Novel VLP Vaccine Begins Clinical Trials, and Is Added to WHO COVID-19 Candidate Vaccine List
An innovative COVID-19 vaccine developed by Prof. İhsan Gürsel of the Department of Molecular Biology and Genetics in collaboration with his spouse, Prof. Mayda Gürsel of Middle East Technical University, was recently granted Phase I clinical trial approval by TITCK; administration of the candidate vaccine to volunteers began on March 27. In addition, the World Health Organization (WHO) has added the study to its COVID-19 candidate vaccine landscape and tracker list.
The vaccine that the Gürsels’ research team has been working on is based on the use of virus-like particles (VLP). In announcing (via Twitter) the inclusion of the vaccine on the WHO list, Minister of Industry and Technology Mustafa Varank noted that it was only the fourth such vaccine candidate in the world to have entered the human clinical trial stage.
The team’s vaccine is also listed in the New York Times Coronavirus Vaccine Tracker and the compilation of COVID-19 studies accessible through the US National Library of Medicine’s clinicaltrials.gov site.
The Gürsels’ project is among 17 supported by the COVID-19 Vaccine and Drug Platform of the Scientific and Technological Research of Turkey (TÜBİTAK), which is overseeing eight vaccine and nine drug studies with the aim of combatting the deadly outbreak. Their vaccine is the only VLP-based vaccine in development in Turkey.

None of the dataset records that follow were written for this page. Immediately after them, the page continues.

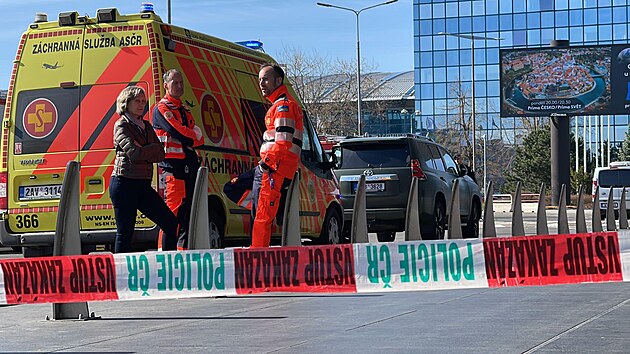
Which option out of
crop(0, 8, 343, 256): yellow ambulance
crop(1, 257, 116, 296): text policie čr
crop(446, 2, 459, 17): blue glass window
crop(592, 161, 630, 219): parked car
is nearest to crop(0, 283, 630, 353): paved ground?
crop(1, 257, 116, 296): text policie čr

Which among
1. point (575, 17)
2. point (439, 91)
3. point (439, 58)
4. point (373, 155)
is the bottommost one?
point (373, 155)

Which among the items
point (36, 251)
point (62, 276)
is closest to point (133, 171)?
point (62, 276)

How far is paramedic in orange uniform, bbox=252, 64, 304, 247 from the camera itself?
1118cm

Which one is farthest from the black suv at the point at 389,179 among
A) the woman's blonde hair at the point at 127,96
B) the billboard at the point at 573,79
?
the billboard at the point at 573,79

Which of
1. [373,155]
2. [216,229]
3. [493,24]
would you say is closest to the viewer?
[216,229]

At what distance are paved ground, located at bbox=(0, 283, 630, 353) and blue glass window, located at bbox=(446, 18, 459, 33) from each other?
93727mm

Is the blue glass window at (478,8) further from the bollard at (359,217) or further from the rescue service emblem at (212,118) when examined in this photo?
the bollard at (359,217)

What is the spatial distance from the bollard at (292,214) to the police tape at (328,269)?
258 cm

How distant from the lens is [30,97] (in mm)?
13414

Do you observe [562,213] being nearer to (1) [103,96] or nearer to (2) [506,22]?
(1) [103,96]

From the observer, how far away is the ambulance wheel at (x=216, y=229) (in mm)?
13328

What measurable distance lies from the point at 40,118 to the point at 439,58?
309 feet

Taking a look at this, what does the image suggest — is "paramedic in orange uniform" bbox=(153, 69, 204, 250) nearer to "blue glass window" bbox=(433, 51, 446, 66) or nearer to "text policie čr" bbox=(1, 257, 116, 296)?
"text policie čr" bbox=(1, 257, 116, 296)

The VLP concept works on the principle of mimicking a noninfectious type of SARS-CoV-2 virus (the virus that causes COVID-19). VLPs are basically multiprotein structures that copy cardinal features of the virus, but do not replicate the viral genome. The vaccine elicits an immune response without inducing an infection.
Prof. Gürsel notes that this is the only VLP vaccine in clinical trials that uses the four structural proteins of the SARS-CoV-2 virus as the vaccine antigen source. Following the demonstration of the safety and immunogenicity of the VLP vaccine on healthy volunteers, the team is expecting to initiate a Phase II clinical trial by the end of May.